Sai, a me invece è capitato di non dovermi confrontare col pericolo quando ero piccola...non avevo particolare paura di qualcosa che veniva definita "pericolosa"...bensì dovevo fare i conti col confronto con altri: c'era tizio che sapeva fare bene una cosa e tizia che ne faceva meglio un'altra. Ed io ero il maschiaccio che si sbucciava sempre le ginocchia, alla quale piaceva giocare a nascondino, stare in mezzo alla terra, tornare a casa tutta sporca...la bambina che adorava i pantaloni e le scarpette con i due buchi davanti..e odiava invece le gonne e le scarpe di vernice..Ero quella che doveva sentirsi sempre messa a confronto con un fratello particolarmente capace, bravo a scuola, adorato da tutti, simpatico, socievole..ed io invece più "strana"..la bimba che si incantava davanti alla tv, che aveva le sue abitudini ed i suoi orari, che si addormentava sotto i tavoli o sulle sedie quando arrivava l'ora del sonno, quella che a scuola ci andava sì, ma sempre col timore di non essere mai abbastanza all'altezza. Beh ero diversa e tale mi ci sentivo. perchè sono gli altri che ti ci fanno sentire, ma non è detto che tu lo sia.
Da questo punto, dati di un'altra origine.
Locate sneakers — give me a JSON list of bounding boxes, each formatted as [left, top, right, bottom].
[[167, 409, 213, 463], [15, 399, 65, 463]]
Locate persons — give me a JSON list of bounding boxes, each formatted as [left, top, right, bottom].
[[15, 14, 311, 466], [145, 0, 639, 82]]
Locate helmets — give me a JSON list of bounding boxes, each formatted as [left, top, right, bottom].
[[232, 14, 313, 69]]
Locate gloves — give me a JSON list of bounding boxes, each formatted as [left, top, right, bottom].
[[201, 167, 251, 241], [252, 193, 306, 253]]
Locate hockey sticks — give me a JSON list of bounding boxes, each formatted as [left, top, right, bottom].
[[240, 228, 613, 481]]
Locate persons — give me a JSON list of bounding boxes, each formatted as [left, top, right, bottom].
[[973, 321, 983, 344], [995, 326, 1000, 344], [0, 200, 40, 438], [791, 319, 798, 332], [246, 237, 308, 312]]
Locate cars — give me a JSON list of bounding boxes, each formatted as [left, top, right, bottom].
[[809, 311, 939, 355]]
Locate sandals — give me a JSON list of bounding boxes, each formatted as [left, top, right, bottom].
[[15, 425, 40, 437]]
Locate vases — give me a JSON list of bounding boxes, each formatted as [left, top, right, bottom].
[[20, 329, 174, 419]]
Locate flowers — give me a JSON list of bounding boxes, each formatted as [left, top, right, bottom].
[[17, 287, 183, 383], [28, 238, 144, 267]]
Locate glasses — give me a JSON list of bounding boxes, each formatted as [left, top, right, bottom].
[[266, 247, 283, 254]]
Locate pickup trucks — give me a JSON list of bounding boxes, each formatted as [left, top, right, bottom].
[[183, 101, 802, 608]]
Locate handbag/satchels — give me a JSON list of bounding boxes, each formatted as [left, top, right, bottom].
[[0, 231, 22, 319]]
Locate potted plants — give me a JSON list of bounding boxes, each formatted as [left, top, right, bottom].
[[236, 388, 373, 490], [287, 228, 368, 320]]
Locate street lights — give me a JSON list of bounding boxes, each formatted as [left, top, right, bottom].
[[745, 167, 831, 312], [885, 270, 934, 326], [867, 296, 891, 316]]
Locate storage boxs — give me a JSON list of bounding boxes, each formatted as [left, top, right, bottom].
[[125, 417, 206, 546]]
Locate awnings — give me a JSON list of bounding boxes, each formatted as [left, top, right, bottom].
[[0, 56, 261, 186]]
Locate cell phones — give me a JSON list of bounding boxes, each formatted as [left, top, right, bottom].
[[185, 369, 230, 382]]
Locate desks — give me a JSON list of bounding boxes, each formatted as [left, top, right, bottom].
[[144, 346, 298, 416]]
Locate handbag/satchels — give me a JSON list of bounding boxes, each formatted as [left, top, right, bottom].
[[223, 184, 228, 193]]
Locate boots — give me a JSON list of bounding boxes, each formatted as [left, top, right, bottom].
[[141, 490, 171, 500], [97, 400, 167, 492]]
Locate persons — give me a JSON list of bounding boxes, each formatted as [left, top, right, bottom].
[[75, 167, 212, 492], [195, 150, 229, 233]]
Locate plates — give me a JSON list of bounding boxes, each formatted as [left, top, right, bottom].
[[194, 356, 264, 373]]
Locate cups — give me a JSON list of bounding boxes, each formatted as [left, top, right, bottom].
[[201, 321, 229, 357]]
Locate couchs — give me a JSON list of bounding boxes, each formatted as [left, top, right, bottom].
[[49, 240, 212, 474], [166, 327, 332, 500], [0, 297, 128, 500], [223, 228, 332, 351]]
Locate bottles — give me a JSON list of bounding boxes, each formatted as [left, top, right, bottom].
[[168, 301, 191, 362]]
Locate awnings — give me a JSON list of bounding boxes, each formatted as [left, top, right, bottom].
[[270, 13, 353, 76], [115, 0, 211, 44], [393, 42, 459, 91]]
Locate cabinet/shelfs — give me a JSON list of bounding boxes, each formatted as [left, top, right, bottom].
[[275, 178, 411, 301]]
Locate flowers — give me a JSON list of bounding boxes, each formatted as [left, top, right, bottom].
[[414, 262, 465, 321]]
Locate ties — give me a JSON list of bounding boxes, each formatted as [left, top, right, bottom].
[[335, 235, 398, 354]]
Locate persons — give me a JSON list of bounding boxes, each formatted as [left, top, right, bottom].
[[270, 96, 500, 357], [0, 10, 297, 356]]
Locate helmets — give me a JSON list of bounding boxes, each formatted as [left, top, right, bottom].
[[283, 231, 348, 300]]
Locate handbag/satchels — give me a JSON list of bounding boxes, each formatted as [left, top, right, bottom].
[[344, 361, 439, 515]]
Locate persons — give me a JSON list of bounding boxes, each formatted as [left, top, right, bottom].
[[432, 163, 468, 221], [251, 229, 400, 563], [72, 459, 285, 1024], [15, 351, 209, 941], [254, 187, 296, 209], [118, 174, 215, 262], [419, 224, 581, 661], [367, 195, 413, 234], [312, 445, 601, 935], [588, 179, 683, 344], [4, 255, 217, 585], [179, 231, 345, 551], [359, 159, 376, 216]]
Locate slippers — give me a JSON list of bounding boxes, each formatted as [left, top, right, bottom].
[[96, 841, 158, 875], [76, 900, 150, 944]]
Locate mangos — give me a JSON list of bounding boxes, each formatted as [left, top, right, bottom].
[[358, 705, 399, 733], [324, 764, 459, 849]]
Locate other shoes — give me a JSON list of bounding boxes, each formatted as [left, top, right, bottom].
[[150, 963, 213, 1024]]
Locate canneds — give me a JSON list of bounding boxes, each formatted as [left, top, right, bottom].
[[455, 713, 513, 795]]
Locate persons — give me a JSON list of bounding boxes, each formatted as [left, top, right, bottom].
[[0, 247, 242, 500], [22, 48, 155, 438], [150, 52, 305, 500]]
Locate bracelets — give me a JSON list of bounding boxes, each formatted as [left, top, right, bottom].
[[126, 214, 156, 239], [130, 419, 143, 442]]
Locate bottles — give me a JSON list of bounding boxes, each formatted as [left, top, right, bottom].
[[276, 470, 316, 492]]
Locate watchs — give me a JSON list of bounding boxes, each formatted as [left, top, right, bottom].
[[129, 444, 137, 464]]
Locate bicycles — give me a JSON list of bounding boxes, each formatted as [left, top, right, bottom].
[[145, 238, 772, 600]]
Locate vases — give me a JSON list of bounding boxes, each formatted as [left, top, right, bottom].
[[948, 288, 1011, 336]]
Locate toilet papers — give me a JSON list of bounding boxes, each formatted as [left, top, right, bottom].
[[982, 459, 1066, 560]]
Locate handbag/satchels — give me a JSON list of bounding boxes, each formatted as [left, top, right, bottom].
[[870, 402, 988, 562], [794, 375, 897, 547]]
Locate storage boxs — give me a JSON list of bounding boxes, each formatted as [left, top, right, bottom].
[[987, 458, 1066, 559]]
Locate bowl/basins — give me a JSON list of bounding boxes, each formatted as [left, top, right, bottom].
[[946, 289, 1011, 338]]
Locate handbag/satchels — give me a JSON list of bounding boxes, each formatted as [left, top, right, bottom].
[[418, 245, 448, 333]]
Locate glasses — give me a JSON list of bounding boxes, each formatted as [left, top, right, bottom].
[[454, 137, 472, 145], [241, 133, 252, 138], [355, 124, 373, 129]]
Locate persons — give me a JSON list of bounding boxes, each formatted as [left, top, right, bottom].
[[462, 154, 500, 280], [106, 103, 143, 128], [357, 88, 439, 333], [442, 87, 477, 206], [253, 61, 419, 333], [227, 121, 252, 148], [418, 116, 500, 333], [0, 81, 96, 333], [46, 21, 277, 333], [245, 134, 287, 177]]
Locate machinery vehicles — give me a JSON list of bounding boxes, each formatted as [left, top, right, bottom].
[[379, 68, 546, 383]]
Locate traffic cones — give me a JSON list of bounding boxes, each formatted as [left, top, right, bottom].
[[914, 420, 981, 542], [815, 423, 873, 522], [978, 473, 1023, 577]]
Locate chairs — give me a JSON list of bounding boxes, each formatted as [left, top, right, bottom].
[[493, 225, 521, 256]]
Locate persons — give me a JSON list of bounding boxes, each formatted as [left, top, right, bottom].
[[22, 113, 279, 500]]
Così finivo sempre con l'essere insicura di ciò che facevo, non osando per il timore di "toppare" e di essere poi rimproverata ma soprattutto classificata come INCAPACE. Fino ad essere, alle superiori, la brava della classe, ma evidentemente poco bella per essere apprezzata e valutata a pieni voti da un paio di porf zozzi. Così finisci per sentirti il brutto anatroccolo sfigato...per vincere questo disagio ce ne è voluto di tempo! E nonostante ricevessi conferme di essere apprezzata esteticamente ed intellettualmente, avendo forse quella marcia in più rispetto a tante altre, non ero mai abbastanza sicura e necessariamente mi creavo delel corazze....per non essere costretta ad osare, ma agirando l'ostacolo. Così credevo di risolvere tutti i miei problemi. Mi è servito andar via di casa...tanto..dovermela cavare per forza da sola...riconsocendo quelle che erano le mie paure e cercando di affrontarle. Prima, ignorandole, rimandavo solo il problema, rischiando così di trovarmelo sulle spalle troppo pesante da poterlo scrollare.
é vero, è molto pesate, dover digerire ed ammettere dei limiti, delle paure e sofferenze, ma è la maniera migliore per ricordarsene in futuro e non far pesare tutto ciò a quei futuri figli che comunque avranno i loro probelmi, anche nei nostri confronti, di noi futuri genitori; è una legge di natura, ma almeno forse sapremo come affrontarli perchè non avremo dimenticato ciò che abbiamo passato, e magari riusciremo a farsì che loro siano "più fortunati" di noi.
Io oggi non mi sento nè più forte nè più sicura, ma solo più cosciente di me stessa.